# Eyeballing Grades



## Del Tapparo (Jan 4, 2008)

Just a comment on grades. I am always amazed at the results of one estimating the grade of track by just looking at it. It seems to me the eyeball, regardless of the environment the track is in will almost always underestimate the grade. i.e. you look at it and say "That looks like about a 3-4% grade. And then upon measurement, you find it to be 13%! I am a big fan of measuring grades, and there are now a lot of neat tools to let us do just that. I use a plumbers level, marked in 1/8" per foot increments, that equals approximately 1% grade per increment. Not real high tech, but cheap and easy to use. 


The reason I bring this up is, I was out in the development lab (my garage) running some controlled tests on my Critter Controls. It has always been obvious to me by the way the locos run that there is a slight grade as my loop of track transitions across a seam in the concrete, as one would expect on a garage floor that needs to have some water runoff capability. I was just surprised when I measured 3%. It certainly looked flat!


----------



## NTCGRR (Jan 2, 2008)

Cool 
I think when some of us use the term "eyeballing" is in making sure there is no dipping between grade stacks that was measured out. I figure grades but the eye is the best to see the "flow". 
Many garage floors usually have a 4" fall from back to over head door . 

BTY 
I was very happy with the install of your unit. I just have not had a place to use it on the RR ,,yet. 
I have 50' of 250 rail and what to place a trolley line,,,somewhere.

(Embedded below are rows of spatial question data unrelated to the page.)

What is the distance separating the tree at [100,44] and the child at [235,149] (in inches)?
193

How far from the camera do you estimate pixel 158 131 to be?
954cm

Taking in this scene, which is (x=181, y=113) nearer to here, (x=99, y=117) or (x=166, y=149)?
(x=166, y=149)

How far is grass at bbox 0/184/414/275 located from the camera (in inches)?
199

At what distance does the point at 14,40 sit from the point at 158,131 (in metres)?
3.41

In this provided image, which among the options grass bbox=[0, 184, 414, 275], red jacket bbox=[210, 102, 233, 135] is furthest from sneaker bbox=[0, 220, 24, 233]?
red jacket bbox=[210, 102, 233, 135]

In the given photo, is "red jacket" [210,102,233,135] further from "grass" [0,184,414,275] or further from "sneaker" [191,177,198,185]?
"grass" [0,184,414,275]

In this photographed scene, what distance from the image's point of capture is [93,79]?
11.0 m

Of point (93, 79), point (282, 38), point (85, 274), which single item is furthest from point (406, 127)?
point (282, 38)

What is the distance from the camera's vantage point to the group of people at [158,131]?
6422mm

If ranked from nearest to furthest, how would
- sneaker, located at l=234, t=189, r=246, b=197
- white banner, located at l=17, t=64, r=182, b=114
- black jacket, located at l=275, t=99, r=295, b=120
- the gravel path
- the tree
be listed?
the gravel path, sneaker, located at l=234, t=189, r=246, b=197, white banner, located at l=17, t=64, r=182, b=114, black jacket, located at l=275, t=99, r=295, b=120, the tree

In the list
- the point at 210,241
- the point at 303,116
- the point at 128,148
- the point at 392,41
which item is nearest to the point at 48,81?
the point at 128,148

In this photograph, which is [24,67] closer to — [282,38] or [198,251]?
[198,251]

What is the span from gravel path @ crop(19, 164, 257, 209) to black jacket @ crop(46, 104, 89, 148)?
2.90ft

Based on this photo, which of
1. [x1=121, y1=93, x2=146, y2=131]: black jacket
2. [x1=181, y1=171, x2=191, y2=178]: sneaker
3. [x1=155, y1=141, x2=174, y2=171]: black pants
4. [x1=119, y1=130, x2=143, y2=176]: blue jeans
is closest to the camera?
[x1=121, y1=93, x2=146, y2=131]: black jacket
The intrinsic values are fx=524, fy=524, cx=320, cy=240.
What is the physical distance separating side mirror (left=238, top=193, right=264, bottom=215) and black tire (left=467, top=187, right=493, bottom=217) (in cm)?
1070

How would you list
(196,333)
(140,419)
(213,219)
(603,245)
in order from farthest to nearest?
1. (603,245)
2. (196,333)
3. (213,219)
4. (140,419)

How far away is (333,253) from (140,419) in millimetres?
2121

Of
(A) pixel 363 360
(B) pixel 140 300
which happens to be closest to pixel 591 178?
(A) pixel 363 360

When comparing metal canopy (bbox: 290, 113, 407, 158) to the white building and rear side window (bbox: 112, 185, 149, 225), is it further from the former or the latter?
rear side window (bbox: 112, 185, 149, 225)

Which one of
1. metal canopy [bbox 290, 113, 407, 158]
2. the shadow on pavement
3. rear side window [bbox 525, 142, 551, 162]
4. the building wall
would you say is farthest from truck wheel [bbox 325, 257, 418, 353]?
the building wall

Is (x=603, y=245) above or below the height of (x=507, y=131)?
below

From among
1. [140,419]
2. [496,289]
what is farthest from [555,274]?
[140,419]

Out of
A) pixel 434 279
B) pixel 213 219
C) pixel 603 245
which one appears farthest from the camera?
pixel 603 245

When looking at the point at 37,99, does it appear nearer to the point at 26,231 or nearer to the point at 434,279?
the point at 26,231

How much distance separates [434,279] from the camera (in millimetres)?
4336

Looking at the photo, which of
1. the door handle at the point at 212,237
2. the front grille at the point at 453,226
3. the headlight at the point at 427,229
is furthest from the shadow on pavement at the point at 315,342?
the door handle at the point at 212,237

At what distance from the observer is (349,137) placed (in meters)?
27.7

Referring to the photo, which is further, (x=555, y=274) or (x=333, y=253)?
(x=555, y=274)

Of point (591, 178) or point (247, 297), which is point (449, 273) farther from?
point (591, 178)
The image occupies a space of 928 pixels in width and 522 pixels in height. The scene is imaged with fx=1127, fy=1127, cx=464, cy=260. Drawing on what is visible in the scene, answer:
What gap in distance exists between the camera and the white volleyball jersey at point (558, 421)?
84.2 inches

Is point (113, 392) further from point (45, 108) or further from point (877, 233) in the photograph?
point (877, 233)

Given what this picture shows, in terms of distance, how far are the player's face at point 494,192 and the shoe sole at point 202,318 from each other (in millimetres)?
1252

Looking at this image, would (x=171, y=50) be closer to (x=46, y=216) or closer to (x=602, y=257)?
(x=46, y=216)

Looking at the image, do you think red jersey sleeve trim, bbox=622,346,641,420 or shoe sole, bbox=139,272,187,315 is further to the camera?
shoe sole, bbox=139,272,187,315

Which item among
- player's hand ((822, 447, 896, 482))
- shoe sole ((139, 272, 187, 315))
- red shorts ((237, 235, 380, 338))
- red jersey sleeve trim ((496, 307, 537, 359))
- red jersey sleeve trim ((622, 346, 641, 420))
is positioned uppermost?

My RR is just not big enough...


----------



## Paul Burch (Jan 2, 2008)

I made a simple tool for laying out grades. A 4' 1x2 with a cheap laser level glued in the middle of one edge with double sick tape. Then I cut some small blocks of wood about three inches long that can be screwed to the underside of the 4' 1x2. If the block on the end is 1" thick then when the level is showing level the grade would be 2%. Make sense? With the laser on you can "survey" the ground ahead. Used it to layout the grades on my whole layout.


----------